# Suprise, gold dust lyretail molly fry!



## Pleco (Sep 22, 2012)

I woke up a couple days ago to find out I had fry! What should I do to keep them alive? They are currently in a breeding trap. What do they eat and how long does it take for them to grow big to join their mom? I have heard that Hikari First Bites are good and brine shrimp, too. Please provide me with information!!!!!


----------



## sean_130 (Sep 19, 2012)

If always just crushed flake food up real fine an the go crazy over it, liquid foods will also work LFS shouldhave it or even look up egg yolk or whit not 100% sure maybe someone else can help better then I can


----------



## Pleco (Sep 22, 2012)

Well, I am using the Quick Bites but they're not really eating them, at least not yet.


----------



## TheOldSalt (Jan 28, 2005)

Take some flakefood and grind it into flour. Turn off the pumps and put the flour on the water over the fish for about 20 mins 3 or 4 times a day, and then restart the pumps.
Mollies are herbivores, so green veggie flakes work well, but ordinary flake will do, too. You're better off moving to veggie flake after a month or so.

Molly fry are very large. In a month it should be safe to put them back with the parents.


----------



## Pleco (Sep 22, 2012)

*UPDATE*
the babies seem to be doing fine. One of the fry's belly is bigger than its head!


----------



## lohachata (Jan 27, 2006)

and there is always Plecocaine....lol
your fish need a good varied diet...but as TOS said...mostly veggie flake....


----------

> **Set task**
Name each distinct username that posts in the molly fry thread above, listing each only once.

> **Material**

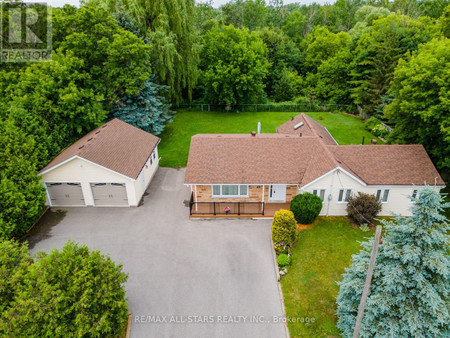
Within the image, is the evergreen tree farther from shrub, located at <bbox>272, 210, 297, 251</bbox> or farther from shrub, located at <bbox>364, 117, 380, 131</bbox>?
shrub, located at <bbox>364, 117, 380, 131</bbox>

> **Response for this exercise**
Pleco, sean_130, TheOldSalt, lohachata